I then took everyone off-piste on progressively steeper pitches to check whether or not Timothy would be safe on longer and high north facing steep faces. There is great chalky hard pack snow available on such slopes but if you fall you can slide a long way so I needed to be sure of Timothy’s level before taking him anywhere like that. Although technically not great he turned out to be stable and secure – thanks mainly to good natural hip angulation. The work on pivoting would come into service when we eventually climbed up to ski the north face of the Borsat. Rodion commented on how he felt the motion of the body over the downhill ski helped on the steep – where it is scary to make such a move.
We spent a little time in the bumps using the two footed pivot and working on using compression/retraction to lower the body downhill into over the lower ski and over the crest of the bump below. Timothy didn’t get it so this will have to be an area of focus for him in the days to come.

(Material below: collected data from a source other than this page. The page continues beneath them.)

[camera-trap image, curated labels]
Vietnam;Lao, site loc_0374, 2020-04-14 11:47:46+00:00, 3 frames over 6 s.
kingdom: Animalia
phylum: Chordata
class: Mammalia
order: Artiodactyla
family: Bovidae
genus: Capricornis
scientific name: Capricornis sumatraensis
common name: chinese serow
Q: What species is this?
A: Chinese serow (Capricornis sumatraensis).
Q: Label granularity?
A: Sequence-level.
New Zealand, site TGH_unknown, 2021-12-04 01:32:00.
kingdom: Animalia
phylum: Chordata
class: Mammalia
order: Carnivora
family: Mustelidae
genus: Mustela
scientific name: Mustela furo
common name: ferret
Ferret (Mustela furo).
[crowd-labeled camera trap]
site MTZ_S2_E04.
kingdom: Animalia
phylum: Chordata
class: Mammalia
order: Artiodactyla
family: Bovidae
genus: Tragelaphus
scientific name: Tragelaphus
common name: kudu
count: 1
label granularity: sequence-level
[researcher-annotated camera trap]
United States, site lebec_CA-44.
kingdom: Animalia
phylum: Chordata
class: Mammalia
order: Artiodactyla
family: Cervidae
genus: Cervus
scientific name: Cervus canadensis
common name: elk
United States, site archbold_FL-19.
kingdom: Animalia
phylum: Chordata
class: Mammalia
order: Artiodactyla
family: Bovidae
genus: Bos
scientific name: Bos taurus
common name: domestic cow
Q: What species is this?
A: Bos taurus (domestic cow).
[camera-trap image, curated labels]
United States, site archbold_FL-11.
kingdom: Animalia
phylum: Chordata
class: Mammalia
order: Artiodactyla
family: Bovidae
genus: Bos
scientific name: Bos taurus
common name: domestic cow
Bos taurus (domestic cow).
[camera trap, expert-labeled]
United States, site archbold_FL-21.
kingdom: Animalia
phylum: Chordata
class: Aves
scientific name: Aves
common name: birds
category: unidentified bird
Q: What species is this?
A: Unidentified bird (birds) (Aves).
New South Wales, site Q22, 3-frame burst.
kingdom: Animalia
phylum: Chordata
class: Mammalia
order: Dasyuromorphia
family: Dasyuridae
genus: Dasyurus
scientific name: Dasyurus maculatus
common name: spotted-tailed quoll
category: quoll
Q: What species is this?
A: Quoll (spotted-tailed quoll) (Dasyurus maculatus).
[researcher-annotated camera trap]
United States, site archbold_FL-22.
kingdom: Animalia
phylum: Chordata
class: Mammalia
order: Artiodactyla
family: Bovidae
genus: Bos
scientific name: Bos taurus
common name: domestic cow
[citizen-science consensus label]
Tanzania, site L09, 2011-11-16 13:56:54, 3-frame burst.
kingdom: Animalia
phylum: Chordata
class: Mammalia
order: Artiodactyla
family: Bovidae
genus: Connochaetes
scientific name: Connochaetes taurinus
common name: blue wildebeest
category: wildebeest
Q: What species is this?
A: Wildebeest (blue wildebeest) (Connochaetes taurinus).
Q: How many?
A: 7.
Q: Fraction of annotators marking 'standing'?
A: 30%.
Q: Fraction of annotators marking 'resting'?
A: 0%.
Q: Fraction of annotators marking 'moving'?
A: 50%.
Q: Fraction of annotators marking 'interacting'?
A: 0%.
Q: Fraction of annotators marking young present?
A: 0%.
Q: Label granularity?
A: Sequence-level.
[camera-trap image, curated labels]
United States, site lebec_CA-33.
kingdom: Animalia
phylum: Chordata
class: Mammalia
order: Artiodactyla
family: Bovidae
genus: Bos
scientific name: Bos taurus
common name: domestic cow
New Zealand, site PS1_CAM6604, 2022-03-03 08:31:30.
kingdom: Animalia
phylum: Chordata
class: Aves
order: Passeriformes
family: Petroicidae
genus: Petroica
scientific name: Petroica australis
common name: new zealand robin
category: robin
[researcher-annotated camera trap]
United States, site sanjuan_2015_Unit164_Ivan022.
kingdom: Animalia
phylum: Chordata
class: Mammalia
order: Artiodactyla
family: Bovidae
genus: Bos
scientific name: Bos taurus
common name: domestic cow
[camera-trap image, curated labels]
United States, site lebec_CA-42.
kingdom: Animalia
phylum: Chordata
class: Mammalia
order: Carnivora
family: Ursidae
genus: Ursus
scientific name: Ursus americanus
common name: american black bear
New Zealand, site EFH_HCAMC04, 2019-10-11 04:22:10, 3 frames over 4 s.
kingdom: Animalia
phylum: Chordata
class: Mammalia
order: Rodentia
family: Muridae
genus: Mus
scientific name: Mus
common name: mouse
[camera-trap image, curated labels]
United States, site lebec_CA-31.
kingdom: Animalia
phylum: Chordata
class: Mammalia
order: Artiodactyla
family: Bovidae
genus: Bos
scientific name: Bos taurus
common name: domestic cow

There was properly transformed Spring snow available – a little too late in the day though because it was slightly too soft to support us well. Still this was a new experience for everyone because this sort of snow is usually only ever encountered in the Spring and not everybody gets the opportunity to ski it. In Springtime the entire mountain off-piste can become like a carpet to ski on – turning it into an amazing playground. So far on all of our off-piste adventures we had been wonderfully on our own – nobody else in sight.
Independent leg (extension/retraction) and Double Carving
Up high on the Rosolin T-bar training area on the glacier we worked on a few advanced aspects of race carving. The first was independent retraction and extension of the legs in a wide stance. The lower leg is retracted to exit a turn and then the uphill leg is extended to force the body across the skis and down into the next turn. Overall timing remains unchanged but the use of the leg extension at the start of the turn is different from out standard down/up timing.
Finally I brought in the concept of double carving – by standing on the inside ski, on its outside edge but still on the inside edge of the foot – exactly as in pivoting. These are some of the additional things I want to use to get Rodion in particular even faster than before in slalom. This however tends to narrow the stance again and separation of the skis becomes more in the vertical plane than in the horizontal.